* Written request
Convert every line of the records below into a JSON list of strings, one string per line, skipping blank lines.

* Data for this exercise
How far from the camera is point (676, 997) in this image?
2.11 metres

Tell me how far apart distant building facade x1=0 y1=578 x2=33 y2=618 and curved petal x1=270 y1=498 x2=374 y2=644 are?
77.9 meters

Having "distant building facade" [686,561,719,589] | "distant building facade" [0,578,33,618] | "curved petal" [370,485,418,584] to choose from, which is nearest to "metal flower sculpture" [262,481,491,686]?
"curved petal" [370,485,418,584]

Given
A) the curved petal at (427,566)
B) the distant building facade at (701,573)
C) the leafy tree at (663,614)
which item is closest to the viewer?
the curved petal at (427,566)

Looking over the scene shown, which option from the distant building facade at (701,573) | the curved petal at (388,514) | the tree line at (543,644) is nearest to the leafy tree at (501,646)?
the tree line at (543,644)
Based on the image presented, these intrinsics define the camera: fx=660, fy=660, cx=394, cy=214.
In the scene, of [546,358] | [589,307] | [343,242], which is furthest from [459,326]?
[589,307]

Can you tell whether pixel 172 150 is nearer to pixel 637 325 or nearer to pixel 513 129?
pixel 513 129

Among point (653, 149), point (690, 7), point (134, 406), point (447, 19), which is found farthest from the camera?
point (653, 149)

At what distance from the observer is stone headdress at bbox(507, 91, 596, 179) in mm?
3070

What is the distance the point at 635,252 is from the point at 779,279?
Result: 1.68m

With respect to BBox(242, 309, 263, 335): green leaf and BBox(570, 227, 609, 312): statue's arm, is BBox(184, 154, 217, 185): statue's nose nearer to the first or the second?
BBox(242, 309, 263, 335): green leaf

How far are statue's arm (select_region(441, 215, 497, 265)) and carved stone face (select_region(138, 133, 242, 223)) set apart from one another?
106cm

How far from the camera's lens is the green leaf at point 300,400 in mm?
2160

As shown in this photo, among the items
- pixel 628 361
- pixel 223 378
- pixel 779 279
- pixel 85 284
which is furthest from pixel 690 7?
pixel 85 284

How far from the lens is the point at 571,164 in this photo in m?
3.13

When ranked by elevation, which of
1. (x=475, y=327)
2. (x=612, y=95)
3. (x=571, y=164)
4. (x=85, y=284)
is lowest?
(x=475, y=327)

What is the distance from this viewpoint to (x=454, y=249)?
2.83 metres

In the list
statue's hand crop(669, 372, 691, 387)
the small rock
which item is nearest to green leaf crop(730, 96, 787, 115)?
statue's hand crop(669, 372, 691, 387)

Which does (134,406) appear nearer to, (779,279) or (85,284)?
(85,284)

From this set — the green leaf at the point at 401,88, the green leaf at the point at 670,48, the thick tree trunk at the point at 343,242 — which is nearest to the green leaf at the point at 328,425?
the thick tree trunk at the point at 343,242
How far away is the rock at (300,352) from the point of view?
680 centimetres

* Solution
[
  "How far from the camera is point (676, 997) in this image?",
  "2.11 metres",
  "Tell me how far apart distant building facade x1=0 y1=578 x2=33 y2=618 and curved petal x1=270 y1=498 x2=374 y2=644 are?",
  "77.9 meters",
  "Having \"distant building facade\" [686,561,719,589] | \"distant building facade\" [0,578,33,618] | \"curved petal\" [370,485,418,584] to choose from, which is nearest to \"metal flower sculpture\" [262,481,491,686]?",
  "\"curved petal\" [370,485,418,584]",
  "Given",
  "A) the curved petal at (427,566)",
  "B) the distant building facade at (701,573)",
  "C) the leafy tree at (663,614)",
  "which item is closest to the viewer?",
  "the curved petal at (427,566)",
  "Looking over the scene shown, which option from the distant building facade at (701,573) | the curved petal at (388,514) | the tree line at (543,644) is nearest to the leafy tree at (501,646)?",
  "the tree line at (543,644)",
  "Based on the image presented, these intrinsics define the camera: fx=660, fy=660, cx=394, cy=214.",
  "In the scene, of [546,358] | [589,307] | [343,242], which is furthest from [459,326]?",
  "[589,307]",
  "Can you tell whether pixel 172 150 is nearer to pixel 637 325 or nearer to pixel 513 129?",
  "pixel 513 129",
  "Among point (653, 149), point (690, 7), point (134, 406), point (447, 19), which is found farthest from the camera?",
  "point (653, 149)",
  "At what distance from the observer is stone headdress at bbox(507, 91, 596, 179) in mm?",
  "3070",
  "What is the distance the point at 635,252 is from the point at 779,279?",
  "Result: 1.68m",
  "With respect to BBox(242, 309, 263, 335): green leaf and BBox(570, 227, 609, 312): statue's arm, is BBox(184, 154, 217, 185): statue's nose nearer to the first or the second?",
  "BBox(242, 309, 263, 335): green leaf",
  "How far are statue's arm (select_region(441, 215, 497, 265)) and carved stone face (select_region(138, 133, 242, 223)) set apart from one another?",
  "106cm",
  "How far from the camera's lens is the green leaf at point 300,400 in mm?",
  "2160",
  "As shown in this photo, among the items",
  "- pixel 628 361",
  "- pixel 223 378",
  "- pixel 779 279",
  "- pixel 85 284",
  "which is furthest from pixel 690 7?",
  "pixel 85 284",
  "How far from the lens is the point at 571,164 in this photo in m?",
  "3.13",
  "When ranked by elevation, which of",
  "1. (x=475, y=327)",
  "2. (x=612, y=95)",
  "3. (x=571, y=164)",
  "4. (x=85, y=284)",
  "is lowest?",
  "(x=475, y=327)",
  "What is the distance from this viewpoint to (x=454, y=249)?",
  "2.83 metres",
  "In the list",
  "statue's hand crop(669, 372, 691, 387)",
  "the small rock",
  "which item is nearest to green leaf crop(730, 96, 787, 115)?",
  "statue's hand crop(669, 372, 691, 387)",
  "Which does (134,406) appear nearer to, (779,279) or (85,284)?",
  "(85,284)",
  "From this set — the green leaf at the point at 401,88, the green leaf at the point at 670,48, the thick tree trunk at the point at 343,242 — which is nearest to the green leaf at the point at 328,425?",
  "the thick tree trunk at the point at 343,242",
  "How far away is the rock at (300,352) from the point of view?",
  "680 centimetres"
]